-- Exercise aim --
In the piece on Devils Lake, rewrite the passage that begins at the words "How can Devils" and ends after "stone, magical, alluring.", replacing "shallow" with "still".

-- Article --
--- Start ---
02 August 2021

Fabulation at Devils Lake

How can Devils Lake not be fable?  A recent lava flow from the active South Sister, 2000 ybp, congealed, sheeny.  A body of water, shallow, alive, reflecting.  A half-spirit red on dark stone, magical, alluring.

Click to enlarge
To USGS it’s contouring topographies and living rifts.
  To ODOT a National Scenic Byway closed in winter.  To the USFS an access and conservation challenge.   To an American Astronaut the source of the only rock placed on the moon, 1971.  To Geo-Names Boards a cautionary dilemma of pioneers encountering satanic landscapes and indigenous peoples’ stories of skookum power.
--- End ---
-- Provided material --
--- Start ---
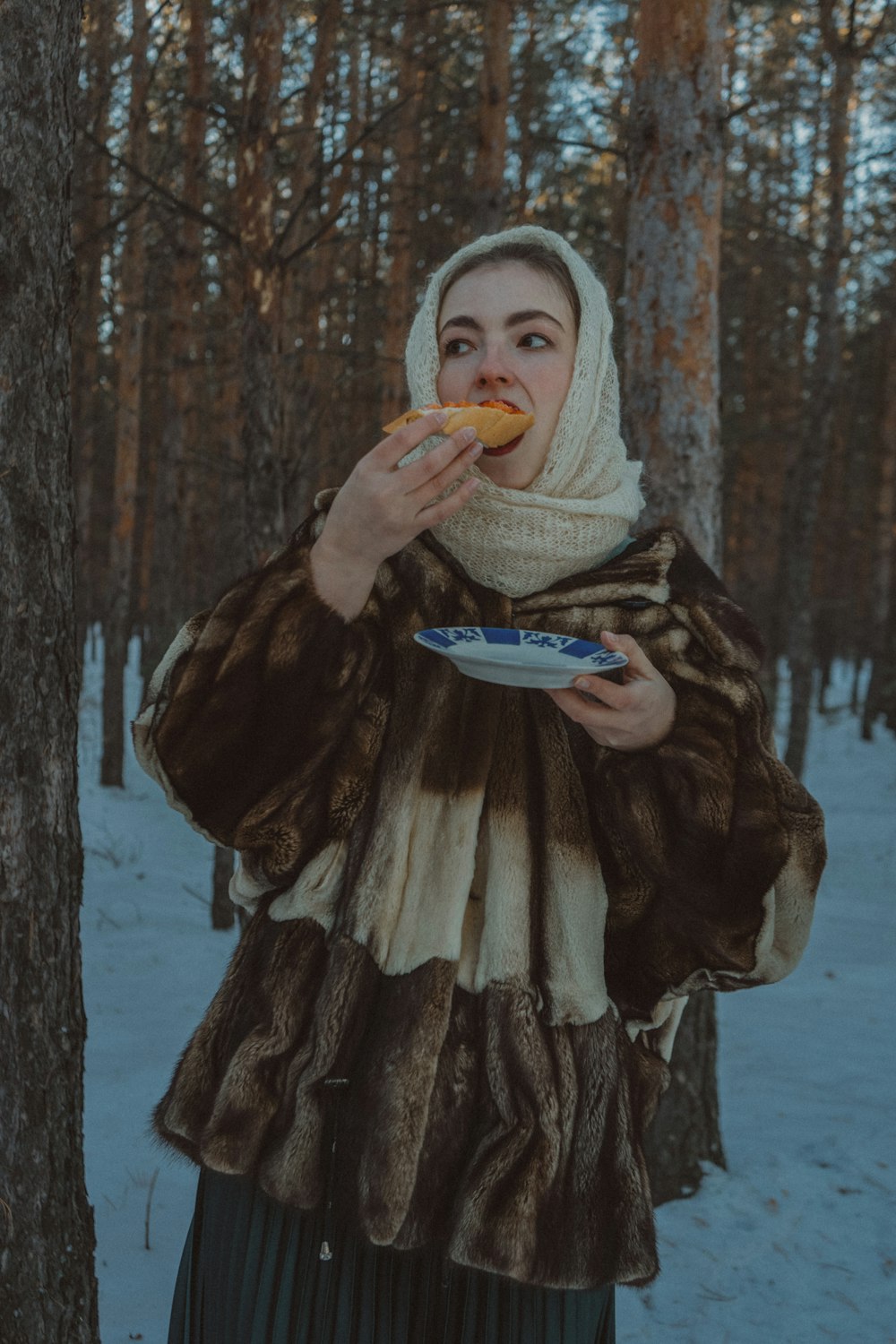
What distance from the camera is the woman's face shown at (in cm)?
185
--- End ---
--- Start ---
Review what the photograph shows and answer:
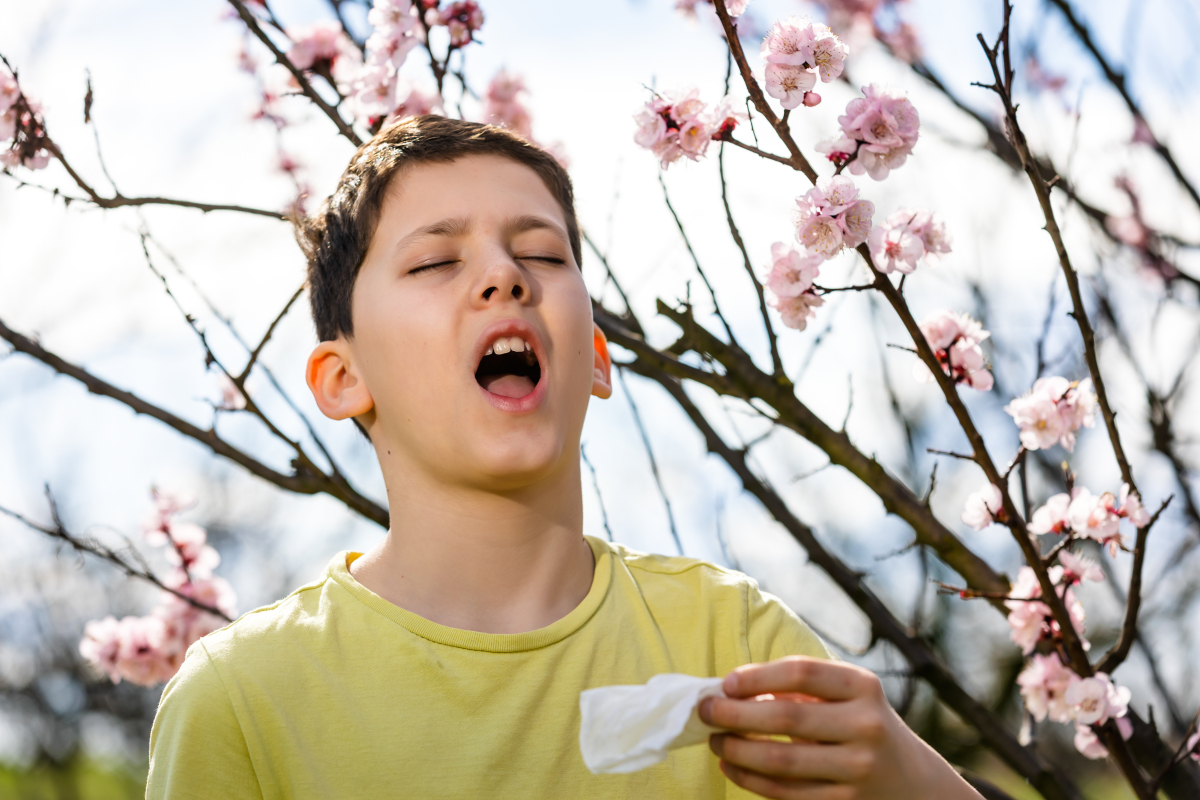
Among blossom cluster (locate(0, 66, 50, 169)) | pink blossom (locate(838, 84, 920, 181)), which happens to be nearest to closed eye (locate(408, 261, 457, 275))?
--- End ---
-- Response to the exercise --
How can Devils Lake not be fable?  A recent lava flow from the active South Sister, 2000 ybp, congealed, sheeny.  A body of water, still, alive, reflecting.  A half-spirit red on dark stone, magical, alluring.